## Set of tasks
A: According to the step_warmup thread, what is the usual current approach to implementing a warmup stage?
B: Reproduce the stretch of the step_warmup thread from "I would also" through "model, sampler, state))".
C: Write the next part of the step_warmup thread, picking up right after its last line.

## Article
********************

Addition of `step_warmup`

torfjelde commented 1 year ago

For many samplers, it might be useful to separate between the warmup phase and the sampling phase, e.g. in AdvancedHMC we have an initial phase where we adapt the parameters to the parameters at hand.

Currently, the usual approach to implementing such a warmup stage is to keep track of the iteration + the adaptation stuff internally in the state, but sometimes that can be quite annoying and/or redundant to implement.

I would also argue that separating these is useful on a conceptual level, e.g. even if I interact directly with the stepper-interface, I would now do

for _ = 1:nwarmup
    state = last(AbstractMCMC.step_warmup(rng, model, sampler, state))
end

for i = 1:nsteps
    transition, state = AbstractMCMC.step(rng, model, sampler, state)
    # save
    ...
end

vs.

for i = 1:nwarmup + nsteps
    transition, state = AbstractMCMC.step(rng, model, sampler, state)

********************

## Data block
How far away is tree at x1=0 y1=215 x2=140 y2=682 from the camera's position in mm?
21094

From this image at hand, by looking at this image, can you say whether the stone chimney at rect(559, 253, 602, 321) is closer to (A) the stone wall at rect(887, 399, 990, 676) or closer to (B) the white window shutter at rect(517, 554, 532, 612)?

********************

## Solved tasks
A: Keeping track of the iteration and the adaptation stuff internally in the state.

B:
I would also argue that separating these is useful on a conceptual level, e.g. even if I interact directly with the stepper-interface, I would now do

for _ = 1:nwarmup
    state = last(AbstractMCMC.step_warmup(rng, model, sampler, state))

C:
    # save
    if !iswarmup(state)
        ...
    end
end

With this PR, for something like MCMCTempering.jl where in the warmup phase we actually just want to take steps with the underlying sampler rather than also include the swaps, we can then just make the step_warmup do so without having to add any notion of iterations in the state, nor without telling the sampler itself about how many warm-up steps we want (instead it's just specified by kwarg in sample, as it should be).

codecov[bot] commented 1 year ago

Codecov Report

Attention: 15 lines in your changes are missing coverage. Please review.

Comparison is base (dfb33b5) 96.87% compared to head (6e8f88e) 92.87%.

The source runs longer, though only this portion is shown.